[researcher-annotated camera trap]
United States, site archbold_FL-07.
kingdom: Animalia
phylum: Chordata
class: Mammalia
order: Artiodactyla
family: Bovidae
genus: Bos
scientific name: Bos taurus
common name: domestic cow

» **What is expected**
Lines before the one containing "order: Artiodactyla" are not wanted; please set down that line and every line after it through the end of the material, exactly.

» **Task solution**
order: Artiodactyla
family: Bovidae
genus: Bos
scientific name: Bos taurus
common name: domestic cow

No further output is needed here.